• _Task requirements_: Everything from the line containing "Which is nearest to the" to the final line of the records below should be given again exactly, and nothing else.
━━━━━━━━━━━━━━━━
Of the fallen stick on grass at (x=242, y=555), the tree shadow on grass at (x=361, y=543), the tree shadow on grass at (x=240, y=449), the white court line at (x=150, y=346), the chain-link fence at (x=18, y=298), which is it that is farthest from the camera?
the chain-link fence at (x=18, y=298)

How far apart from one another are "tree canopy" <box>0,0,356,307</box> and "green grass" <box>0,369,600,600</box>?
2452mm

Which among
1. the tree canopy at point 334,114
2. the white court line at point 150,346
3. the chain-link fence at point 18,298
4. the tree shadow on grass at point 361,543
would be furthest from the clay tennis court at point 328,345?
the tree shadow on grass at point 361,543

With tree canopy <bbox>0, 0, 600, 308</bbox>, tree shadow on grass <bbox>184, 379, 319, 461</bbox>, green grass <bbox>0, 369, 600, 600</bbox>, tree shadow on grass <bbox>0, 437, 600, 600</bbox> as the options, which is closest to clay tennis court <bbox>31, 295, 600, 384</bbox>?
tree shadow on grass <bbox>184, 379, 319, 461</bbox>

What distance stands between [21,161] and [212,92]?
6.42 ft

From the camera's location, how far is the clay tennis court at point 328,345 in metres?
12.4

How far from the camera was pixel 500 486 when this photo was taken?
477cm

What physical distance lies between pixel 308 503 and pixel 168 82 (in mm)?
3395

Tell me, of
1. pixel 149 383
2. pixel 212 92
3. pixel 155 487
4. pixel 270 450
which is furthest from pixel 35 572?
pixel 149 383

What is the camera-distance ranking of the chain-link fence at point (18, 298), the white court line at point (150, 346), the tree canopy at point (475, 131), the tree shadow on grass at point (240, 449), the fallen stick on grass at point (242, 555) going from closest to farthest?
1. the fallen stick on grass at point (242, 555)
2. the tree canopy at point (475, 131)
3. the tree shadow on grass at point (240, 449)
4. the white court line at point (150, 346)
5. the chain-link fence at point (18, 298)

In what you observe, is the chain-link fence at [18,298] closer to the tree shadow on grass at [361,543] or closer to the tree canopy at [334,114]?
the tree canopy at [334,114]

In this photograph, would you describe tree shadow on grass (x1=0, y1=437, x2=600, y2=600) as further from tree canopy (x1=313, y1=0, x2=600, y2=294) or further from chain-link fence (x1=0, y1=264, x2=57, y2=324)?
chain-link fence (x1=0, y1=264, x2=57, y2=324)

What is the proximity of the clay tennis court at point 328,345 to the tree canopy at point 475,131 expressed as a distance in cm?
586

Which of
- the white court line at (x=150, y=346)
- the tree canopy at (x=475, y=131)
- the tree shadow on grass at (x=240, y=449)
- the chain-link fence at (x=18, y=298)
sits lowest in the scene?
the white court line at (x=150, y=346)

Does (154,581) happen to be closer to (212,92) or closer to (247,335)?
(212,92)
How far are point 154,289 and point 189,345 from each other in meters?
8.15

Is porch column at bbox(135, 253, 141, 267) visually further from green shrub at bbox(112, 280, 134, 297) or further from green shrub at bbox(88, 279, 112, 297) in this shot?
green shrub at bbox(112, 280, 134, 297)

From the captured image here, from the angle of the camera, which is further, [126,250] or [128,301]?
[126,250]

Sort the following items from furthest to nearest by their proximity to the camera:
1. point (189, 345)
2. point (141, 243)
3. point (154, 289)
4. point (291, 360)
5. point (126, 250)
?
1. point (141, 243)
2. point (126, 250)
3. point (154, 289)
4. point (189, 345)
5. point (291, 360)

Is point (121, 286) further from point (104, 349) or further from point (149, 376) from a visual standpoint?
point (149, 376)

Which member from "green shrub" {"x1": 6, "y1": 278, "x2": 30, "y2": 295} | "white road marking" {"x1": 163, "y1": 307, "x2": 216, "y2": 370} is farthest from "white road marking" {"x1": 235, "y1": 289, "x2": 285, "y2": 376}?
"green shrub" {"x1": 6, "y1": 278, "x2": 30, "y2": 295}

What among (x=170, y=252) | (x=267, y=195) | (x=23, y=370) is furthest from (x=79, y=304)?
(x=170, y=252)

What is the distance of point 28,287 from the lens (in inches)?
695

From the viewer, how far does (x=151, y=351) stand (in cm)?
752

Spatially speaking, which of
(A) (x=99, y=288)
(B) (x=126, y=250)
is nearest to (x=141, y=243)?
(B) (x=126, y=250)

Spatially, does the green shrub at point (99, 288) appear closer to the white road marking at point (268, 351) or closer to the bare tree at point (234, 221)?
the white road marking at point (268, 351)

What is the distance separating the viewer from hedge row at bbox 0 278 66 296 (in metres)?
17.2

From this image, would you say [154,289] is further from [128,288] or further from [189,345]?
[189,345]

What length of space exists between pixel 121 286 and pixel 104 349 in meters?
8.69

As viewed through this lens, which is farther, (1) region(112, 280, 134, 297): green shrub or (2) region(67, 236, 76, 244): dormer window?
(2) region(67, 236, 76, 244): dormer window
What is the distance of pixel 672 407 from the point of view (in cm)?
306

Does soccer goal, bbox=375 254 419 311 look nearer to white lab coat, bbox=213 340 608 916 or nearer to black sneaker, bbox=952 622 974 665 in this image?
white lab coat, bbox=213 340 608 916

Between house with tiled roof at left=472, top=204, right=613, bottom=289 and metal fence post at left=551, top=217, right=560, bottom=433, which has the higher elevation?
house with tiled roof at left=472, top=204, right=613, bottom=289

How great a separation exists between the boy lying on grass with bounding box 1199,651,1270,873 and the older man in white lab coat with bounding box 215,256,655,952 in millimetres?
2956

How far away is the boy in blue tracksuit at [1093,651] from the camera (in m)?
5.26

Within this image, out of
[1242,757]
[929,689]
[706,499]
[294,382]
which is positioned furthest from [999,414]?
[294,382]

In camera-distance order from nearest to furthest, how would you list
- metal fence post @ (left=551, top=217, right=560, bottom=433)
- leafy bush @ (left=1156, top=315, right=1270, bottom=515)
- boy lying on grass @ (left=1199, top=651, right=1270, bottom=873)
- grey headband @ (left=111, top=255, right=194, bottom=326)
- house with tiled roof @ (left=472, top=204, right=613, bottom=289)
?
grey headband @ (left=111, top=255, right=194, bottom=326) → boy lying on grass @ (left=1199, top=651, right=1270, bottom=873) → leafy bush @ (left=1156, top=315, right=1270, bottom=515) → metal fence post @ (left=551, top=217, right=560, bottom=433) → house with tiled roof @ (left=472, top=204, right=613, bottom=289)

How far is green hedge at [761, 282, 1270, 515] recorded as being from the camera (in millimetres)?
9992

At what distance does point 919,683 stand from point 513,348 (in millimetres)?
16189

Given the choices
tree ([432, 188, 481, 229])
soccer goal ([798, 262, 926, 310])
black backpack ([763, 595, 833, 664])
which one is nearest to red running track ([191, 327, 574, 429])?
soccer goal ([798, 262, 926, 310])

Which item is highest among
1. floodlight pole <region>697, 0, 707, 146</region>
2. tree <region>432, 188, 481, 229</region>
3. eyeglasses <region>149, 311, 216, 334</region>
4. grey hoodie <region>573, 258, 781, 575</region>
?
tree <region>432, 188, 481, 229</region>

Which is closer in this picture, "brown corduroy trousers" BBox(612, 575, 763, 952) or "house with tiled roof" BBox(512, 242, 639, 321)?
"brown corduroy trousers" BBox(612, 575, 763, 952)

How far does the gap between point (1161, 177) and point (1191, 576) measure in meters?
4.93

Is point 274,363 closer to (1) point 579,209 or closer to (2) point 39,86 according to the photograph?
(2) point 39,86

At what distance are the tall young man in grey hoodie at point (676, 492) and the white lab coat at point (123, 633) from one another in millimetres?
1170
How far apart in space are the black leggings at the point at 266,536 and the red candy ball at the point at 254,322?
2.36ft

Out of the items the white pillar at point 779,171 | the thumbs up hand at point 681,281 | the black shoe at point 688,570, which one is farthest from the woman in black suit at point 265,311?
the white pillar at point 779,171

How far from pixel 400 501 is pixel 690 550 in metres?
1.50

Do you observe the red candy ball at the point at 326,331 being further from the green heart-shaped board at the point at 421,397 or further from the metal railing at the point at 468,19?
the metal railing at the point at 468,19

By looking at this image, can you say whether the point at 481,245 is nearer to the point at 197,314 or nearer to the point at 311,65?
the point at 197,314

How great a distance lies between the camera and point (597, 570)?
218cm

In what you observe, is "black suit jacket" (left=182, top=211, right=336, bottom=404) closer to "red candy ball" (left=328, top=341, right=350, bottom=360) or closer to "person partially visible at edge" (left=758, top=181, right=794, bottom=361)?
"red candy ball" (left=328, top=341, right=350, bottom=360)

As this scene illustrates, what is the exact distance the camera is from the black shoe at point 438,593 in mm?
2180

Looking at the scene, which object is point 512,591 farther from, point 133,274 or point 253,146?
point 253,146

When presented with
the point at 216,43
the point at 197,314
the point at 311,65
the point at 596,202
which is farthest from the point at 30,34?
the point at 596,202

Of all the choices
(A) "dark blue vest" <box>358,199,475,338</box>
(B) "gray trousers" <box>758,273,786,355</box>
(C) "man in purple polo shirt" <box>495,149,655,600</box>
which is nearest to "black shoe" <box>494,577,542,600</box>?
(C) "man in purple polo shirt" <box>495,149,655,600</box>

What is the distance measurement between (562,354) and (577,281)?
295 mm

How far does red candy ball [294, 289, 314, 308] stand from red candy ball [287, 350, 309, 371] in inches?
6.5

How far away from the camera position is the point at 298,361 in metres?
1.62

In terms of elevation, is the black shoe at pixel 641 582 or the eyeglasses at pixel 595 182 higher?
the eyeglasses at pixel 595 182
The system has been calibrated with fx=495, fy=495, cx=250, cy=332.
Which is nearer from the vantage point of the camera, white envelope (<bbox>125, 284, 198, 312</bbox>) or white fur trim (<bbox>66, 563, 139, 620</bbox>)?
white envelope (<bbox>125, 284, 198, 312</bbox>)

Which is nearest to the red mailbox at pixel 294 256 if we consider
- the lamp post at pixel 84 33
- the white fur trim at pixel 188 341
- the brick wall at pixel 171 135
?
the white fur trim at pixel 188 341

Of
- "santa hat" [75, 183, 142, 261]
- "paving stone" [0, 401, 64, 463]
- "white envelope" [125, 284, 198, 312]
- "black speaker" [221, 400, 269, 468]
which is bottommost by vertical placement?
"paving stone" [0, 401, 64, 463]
━━━━━━━━━━━━━━━━
• _The response_:
Which is nearest to the red mailbox at pixel 294 256 if we consider
- the lamp post at pixel 84 33
- the white fur trim at pixel 188 341
- the brick wall at pixel 171 135
?
the white fur trim at pixel 188 341

Of
- "santa hat" [75, 183, 142, 261]
- "paving stone" [0, 401, 64, 463]
- "white envelope" [125, 284, 198, 312]
- "black speaker" [221, 400, 269, 468]
which is bottommost by vertical placement?
"paving stone" [0, 401, 64, 463]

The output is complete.